During his second annual State of the City Address, Hoboken Mayor Ravi Bhalla emphasized several accomplishments including new parks, infrastructure upgrades, a climate action plan and Vision Zero implementation, among other initiatives.
First, he highlighted one of the city’s largest quality of life projects: the ongoing construction of the Northwest Resiliency Park that’ll include an ice skating rink, playground equipment for children, a large athletic field for soccer, baseball and lacrosse, as well as a great lawn and amphitheater.
He then noted that the city council will be finalizing the North End Redevelopment Plan, which calls for redeveloping 30 blighted areas in the area. He hailed smart development over projects that prioritizes easy bucks for developers.
“I thank the Council and Director Chris Brown for prioritizing smart development — with responsible residential growth, and an emphasis on commercial development,” Bhalla said at the Mile Square Theatre this evening.
“Hoboken, it’s important you know that the days of prioritizing a developer’s bottom line over the interests of our residents are long gone.”
At a press conference in April, he introduced the city’s first Climate Action Plan, saying that action on the local level was urgent because President Donald Trump (R) and his administration have been rolling back one environmental regulation after another.
With the plan, the city is seeking to become the first municipality in New Jersey to purchase 100 percent renewable electricity for all city-owned buildings.
On an another environmental front, the city last year initiated a single-use plastic bag ban. Now, it wants to institute a full ban on all carry-out plastic bags.
“So, starting on March 8th, when the law is updated, Hoboken will have one of the strongest plastic bag bans in the entire state, in addition to a ban on all carry-out styrofoam,” Bhalla said.
The city last year endured a series of water main breaks that finally compelled the city to file a lawsuit against the water utility Suez.
Then also in April, the city and the utility reached an agreement where the city would be investing up to $33 million to upgrade the Mile Square City’s aging water mains.
The most significant aspect of that agreement is the establishment of a new water utility, where the revenue from the bulk water consumption would be managed by the city, which would then allocate funds towards yearly infrastructure upgrades.
“We are finally implementing plans not just to put band aids on our infrastructure problems, but instead providing lasting solutions for Hoboken’s future,” noted Bhalla.
In another first for the city, the mayor signed an executive order in August to establish a Vision Zero pedestrian safety campaign with the goal of reducing pedestrian injuries and automobile-related fatalities to zero by 2030.
During the press conference for the signing, Bhalla noted that over the past five years there had been 376 people injured, with three people killed due to crashes.
That’s why he wants to reduce the city’s speed limit to only 20 miles per hour, after asking his transportation staff to review the feasibility of a citywide reduction.

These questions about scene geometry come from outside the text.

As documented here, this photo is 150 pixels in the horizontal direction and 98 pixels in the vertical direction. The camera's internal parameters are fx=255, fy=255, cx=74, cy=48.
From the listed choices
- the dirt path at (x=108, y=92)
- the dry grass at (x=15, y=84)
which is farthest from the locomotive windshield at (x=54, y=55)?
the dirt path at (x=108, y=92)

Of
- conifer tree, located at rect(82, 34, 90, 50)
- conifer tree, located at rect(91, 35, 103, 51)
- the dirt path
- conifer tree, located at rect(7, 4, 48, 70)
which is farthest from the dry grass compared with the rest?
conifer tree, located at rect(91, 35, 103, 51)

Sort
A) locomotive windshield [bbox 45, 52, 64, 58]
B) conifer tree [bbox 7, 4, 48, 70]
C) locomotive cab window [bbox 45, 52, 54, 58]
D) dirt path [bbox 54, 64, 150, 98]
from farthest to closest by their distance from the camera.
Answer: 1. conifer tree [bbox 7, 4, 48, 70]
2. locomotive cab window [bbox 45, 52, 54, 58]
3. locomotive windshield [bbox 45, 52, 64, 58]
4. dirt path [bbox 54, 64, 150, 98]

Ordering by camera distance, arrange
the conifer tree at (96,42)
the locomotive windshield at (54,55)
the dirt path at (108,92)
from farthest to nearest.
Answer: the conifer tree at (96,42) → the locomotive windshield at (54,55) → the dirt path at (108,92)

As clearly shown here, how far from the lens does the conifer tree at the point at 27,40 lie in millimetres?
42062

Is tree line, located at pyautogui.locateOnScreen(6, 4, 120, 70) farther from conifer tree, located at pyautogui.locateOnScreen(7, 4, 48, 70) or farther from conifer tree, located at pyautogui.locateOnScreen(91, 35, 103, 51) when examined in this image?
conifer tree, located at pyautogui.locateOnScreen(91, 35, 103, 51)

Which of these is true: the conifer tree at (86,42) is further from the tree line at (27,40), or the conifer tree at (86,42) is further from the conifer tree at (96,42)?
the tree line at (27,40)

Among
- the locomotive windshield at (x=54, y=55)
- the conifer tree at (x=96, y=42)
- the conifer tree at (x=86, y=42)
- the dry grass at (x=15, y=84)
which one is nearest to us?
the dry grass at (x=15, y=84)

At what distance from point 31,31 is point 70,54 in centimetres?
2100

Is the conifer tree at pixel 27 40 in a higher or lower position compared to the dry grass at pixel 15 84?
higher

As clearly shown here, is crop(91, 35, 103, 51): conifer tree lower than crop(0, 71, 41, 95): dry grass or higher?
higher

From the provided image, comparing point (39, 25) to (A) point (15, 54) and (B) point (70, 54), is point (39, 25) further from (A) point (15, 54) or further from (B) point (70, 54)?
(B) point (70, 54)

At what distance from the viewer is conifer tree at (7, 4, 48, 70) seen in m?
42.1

“The unfortunate reality is, if a pedestrian is struck by a vehicle traveling 30 miles per hour, they are four times more likely to die from an injury than if struck by a vehicle traveling 20 miles per hour,” exclaimed Bhalla.
Furthermore, the mayor noted that after a years-long struggle, he believes the city’s feud with New York Waterway over Union Dry Dock will be over in the foreseeable future.
” … I would be remiss if I didn’t reiterate my administration’s unwavering commitment to securing Union Dry Dock to create a waterfront park. While you may not have heard many updates recently, rest assured that we are making real progress behind the scenes with both New York Waterway and the governor’s office. I’m optimistic that we will finally see a positive ending this year that preserves Union Dry Dock for public, open space.”